DIRECTIONS:
Take the material below and output exactly the run of lines from the one containing "raw_carrot_cake_breakfast_bars_nathalie's_cuisine" down to the one containing "ring with amethyst", with both included.

THE INPUT:
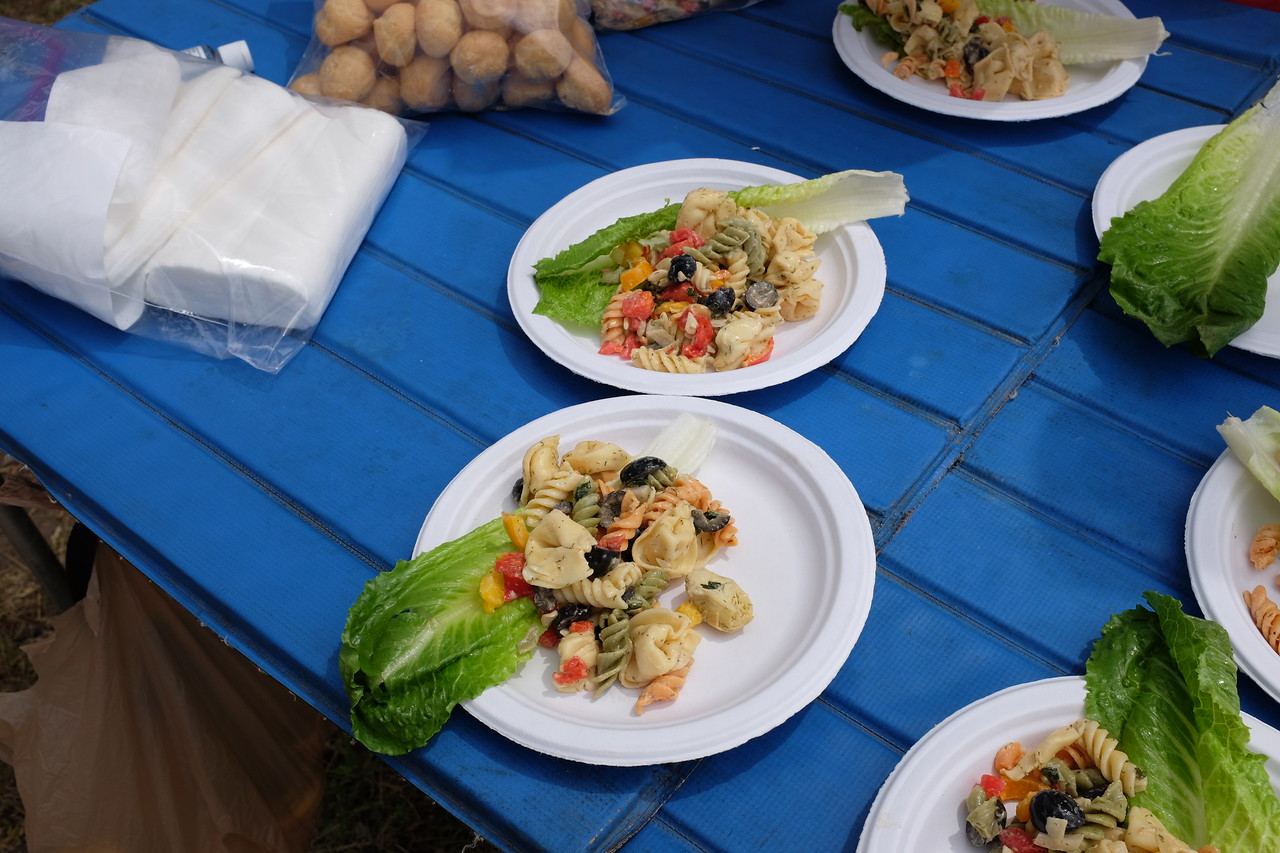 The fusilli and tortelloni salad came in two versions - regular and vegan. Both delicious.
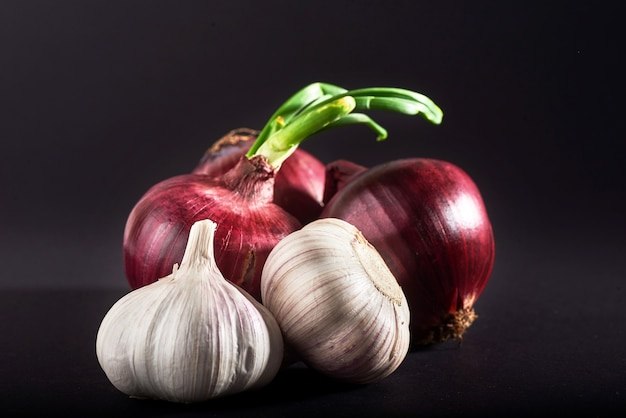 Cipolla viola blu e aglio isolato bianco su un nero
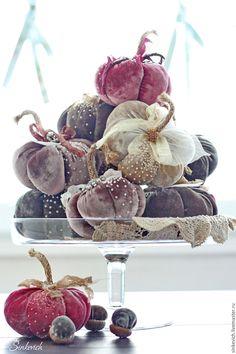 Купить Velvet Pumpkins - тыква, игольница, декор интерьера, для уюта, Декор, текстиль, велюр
...
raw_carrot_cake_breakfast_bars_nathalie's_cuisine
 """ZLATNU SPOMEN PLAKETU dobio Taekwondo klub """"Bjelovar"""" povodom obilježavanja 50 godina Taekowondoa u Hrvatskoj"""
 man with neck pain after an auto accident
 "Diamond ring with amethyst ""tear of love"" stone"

YOUR RESPONSE:
raw_carrot_cake_breakfast_bars_nathalie's_cuisine
 """ZLATNU SPOMEN PLAKETU dobio Taekwondo klub """"Bjelovar"""" povodom obilježavanja 50 godina Taekowondoa u Hrvatskoj"""
 man with neck pain after an auto accident
 "Diamond ring with amethyst ""tear of love"" stone"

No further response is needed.